**Direction:** Your task is to output all the records below, word for word.
-.-.-
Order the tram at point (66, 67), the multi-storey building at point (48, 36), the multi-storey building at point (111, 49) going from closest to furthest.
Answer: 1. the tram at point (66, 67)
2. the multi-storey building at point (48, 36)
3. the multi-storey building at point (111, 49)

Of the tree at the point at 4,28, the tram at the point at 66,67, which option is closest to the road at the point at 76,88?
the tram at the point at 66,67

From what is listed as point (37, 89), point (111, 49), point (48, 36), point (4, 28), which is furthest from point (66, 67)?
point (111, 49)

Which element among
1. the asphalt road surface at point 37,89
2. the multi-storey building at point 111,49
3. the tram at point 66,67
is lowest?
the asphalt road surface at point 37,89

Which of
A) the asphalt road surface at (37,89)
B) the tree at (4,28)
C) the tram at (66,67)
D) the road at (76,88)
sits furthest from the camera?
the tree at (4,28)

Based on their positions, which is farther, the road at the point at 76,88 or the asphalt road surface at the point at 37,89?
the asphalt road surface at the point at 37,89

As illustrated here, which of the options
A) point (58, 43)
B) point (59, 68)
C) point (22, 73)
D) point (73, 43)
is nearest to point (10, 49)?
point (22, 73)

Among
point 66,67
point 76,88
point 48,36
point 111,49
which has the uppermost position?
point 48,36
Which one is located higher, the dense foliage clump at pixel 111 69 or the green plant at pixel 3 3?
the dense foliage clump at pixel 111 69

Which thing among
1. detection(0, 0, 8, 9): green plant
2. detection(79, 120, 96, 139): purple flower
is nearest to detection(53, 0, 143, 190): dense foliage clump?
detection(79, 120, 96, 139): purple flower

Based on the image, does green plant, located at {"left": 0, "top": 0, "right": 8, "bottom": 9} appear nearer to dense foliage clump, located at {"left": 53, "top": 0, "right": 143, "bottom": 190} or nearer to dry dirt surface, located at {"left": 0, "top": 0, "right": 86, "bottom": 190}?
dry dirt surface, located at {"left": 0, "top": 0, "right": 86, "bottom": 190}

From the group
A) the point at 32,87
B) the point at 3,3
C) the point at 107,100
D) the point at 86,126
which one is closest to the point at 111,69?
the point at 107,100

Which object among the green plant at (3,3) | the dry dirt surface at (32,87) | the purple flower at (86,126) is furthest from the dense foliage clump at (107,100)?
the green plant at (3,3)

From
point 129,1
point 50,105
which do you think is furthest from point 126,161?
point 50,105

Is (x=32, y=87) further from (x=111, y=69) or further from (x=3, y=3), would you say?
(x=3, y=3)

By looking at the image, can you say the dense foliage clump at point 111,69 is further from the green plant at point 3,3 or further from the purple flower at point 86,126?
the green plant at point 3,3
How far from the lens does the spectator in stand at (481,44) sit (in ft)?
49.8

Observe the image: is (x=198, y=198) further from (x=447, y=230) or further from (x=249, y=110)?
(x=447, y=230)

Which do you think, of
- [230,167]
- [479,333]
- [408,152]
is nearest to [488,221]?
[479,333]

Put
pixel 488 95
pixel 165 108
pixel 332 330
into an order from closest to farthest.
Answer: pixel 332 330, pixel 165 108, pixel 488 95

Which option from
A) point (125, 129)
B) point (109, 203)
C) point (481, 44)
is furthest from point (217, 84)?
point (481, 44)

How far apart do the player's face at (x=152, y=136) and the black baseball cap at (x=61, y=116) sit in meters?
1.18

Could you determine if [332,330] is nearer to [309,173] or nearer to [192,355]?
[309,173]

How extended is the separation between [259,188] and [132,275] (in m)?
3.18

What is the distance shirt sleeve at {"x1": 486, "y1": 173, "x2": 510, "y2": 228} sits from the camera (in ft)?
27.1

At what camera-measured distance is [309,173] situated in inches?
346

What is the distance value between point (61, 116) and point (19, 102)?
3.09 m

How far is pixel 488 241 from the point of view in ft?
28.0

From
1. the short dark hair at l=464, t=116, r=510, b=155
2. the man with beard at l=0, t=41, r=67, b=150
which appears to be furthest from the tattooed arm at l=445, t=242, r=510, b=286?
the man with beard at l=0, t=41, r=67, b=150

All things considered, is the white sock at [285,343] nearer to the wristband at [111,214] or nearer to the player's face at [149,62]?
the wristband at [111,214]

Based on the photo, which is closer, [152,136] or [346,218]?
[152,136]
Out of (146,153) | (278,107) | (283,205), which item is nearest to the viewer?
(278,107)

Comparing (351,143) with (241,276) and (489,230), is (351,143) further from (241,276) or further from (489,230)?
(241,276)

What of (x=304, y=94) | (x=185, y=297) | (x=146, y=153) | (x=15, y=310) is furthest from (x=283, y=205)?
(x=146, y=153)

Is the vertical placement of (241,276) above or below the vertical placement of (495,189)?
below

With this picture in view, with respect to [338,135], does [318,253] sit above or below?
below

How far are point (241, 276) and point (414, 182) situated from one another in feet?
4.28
-.-.-
**The reply:**
Order the tram at point (66, 67), the multi-storey building at point (48, 36), the multi-storey building at point (111, 49) going from closest to furthest.
Answer: 1. the tram at point (66, 67)
2. the multi-storey building at point (48, 36)
3. the multi-storey building at point (111, 49)

Of the tree at the point at 4,28, the tram at the point at 66,67, which option is closest to the road at the point at 76,88?
the tram at the point at 66,67

From what is listed as point (37, 89), point (111, 49), point (48, 36), point (4, 28), which is furthest from point (66, 67)?
point (111, 49)

Which element among
1. the asphalt road surface at point 37,89
2. the multi-storey building at point 111,49
3. the tram at point 66,67
is lowest?
the asphalt road surface at point 37,89

Which of
A) the asphalt road surface at (37,89)
B) the tree at (4,28)
C) the tram at (66,67)
D) the road at (76,88)
sits furthest from the camera?
the tree at (4,28)

Based on their positions, which is farther, the road at the point at 76,88 or the asphalt road surface at the point at 37,89?
the asphalt road surface at the point at 37,89

As illustrated here, which of the options
A) point (58, 43)
B) point (59, 68)
C) point (22, 73)
D) point (73, 43)
is nearest to point (10, 49)?
point (22, 73)

Among
point 66,67
point 76,88
point 48,36
point 111,49
which has the uppermost position?
point 48,36
Which one is located higher, the dense foliage clump at pixel 111 69 or the green plant at pixel 3 3?
the dense foliage clump at pixel 111 69

Which thing among
1. detection(0, 0, 8, 9): green plant
2. detection(79, 120, 96, 139): purple flower
is nearest to detection(53, 0, 143, 190): dense foliage clump?
detection(79, 120, 96, 139): purple flower

Based on the image, does green plant, located at {"left": 0, "top": 0, "right": 8, "bottom": 9} appear nearer to dense foliage clump, located at {"left": 53, "top": 0, "right": 143, "bottom": 190} or nearer to dry dirt surface, located at {"left": 0, "top": 0, "right": 86, "bottom": 190}?
dry dirt surface, located at {"left": 0, "top": 0, "right": 86, "bottom": 190}

From the group
A) the point at 32,87
B) the point at 3,3
C) the point at 107,100
D) the point at 86,126
which one is closest to the point at 111,69?
the point at 107,100

Which object among the green plant at (3,3) | the dry dirt surface at (32,87) | the purple flower at (86,126) is furthest from the dense foliage clump at (107,100)?
the green plant at (3,3)

From
point 129,1
point 50,105
which do you think is furthest from point 126,161?
point 50,105

Is (x=32, y=87) further from (x=111, y=69) or further from (x=3, y=3), would you say?
(x=3, y=3)

By looking at the image, can you say the dense foliage clump at point 111,69 is further from the green plant at point 3,3 or further from the purple flower at point 86,126?
the green plant at point 3,3
How far from the lens does the spectator in stand at (481,44) sit (in ft)?
49.8

Observe the image: is (x=198, y=198) further from (x=447, y=230) or further from (x=249, y=110)?
(x=447, y=230)

Which do you think, of
- [230,167]
- [479,333]
- [408,152]
is nearest to [488,221]?
[479,333]

Put
pixel 488 95
pixel 165 108
pixel 332 330
into an order from closest to farthest.
Answer: pixel 332 330, pixel 165 108, pixel 488 95

Which option from
A) point (125, 129)
B) point (109, 203)
C) point (481, 44)
is furthest from point (217, 84)?
point (481, 44)

How far apart do the player's face at (x=152, y=136) and the black baseball cap at (x=61, y=116) sit in meters?
1.18

Could you determine if [332,330] is nearer to [309,173] or nearer to [192,355]?
[309,173]

How extended is the separation between [259,188] and [132,275] (in m)?
3.18

What is the distance shirt sleeve at {"x1": 486, "y1": 173, "x2": 510, "y2": 228} sits from the camera (in ft)?
27.1

At what camera-measured distance is [309,173] situated in inches?
346

What is the distance value between point (61, 116) and point (19, 102)?
3.09 m

How far is pixel 488 241 from the point of view in ft?
28.0

From
1. the short dark hair at l=464, t=116, r=510, b=155
2. the man with beard at l=0, t=41, r=67, b=150
which appears to be furthest from the tattooed arm at l=445, t=242, r=510, b=286?
the man with beard at l=0, t=41, r=67, b=150

All things considered, is the white sock at [285,343] nearer to the wristband at [111,214] or nearer to the player's face at [149,62]?
the wristband at [111,214]

Based on the photo, which is closer, [152,136] or [346,218]?
[152,136]
Out of (146,153) | (278,107) | (283,205), which item is nearest to the viewer?
(278,107)

Comparing (351,143) with (241,276) and (489,230), is (351,143) further from (241,276) or further from (489,230)?
(241,276)

What of (x=304, y=94) | (x=185, y=297) | (x=146, y=153) | (x=15, y=310) is furthest from (x=283, y=205)?
(x=146, y=153)

Is the vertical placement of (241,276) above or below the vertical placement of (495,189)?
below

With this picture in view, with respect to [338,135], does [318,253] sit above or below?
below

How far are point (241, 276) and point (414, 182) situated from one another in feet?
4.28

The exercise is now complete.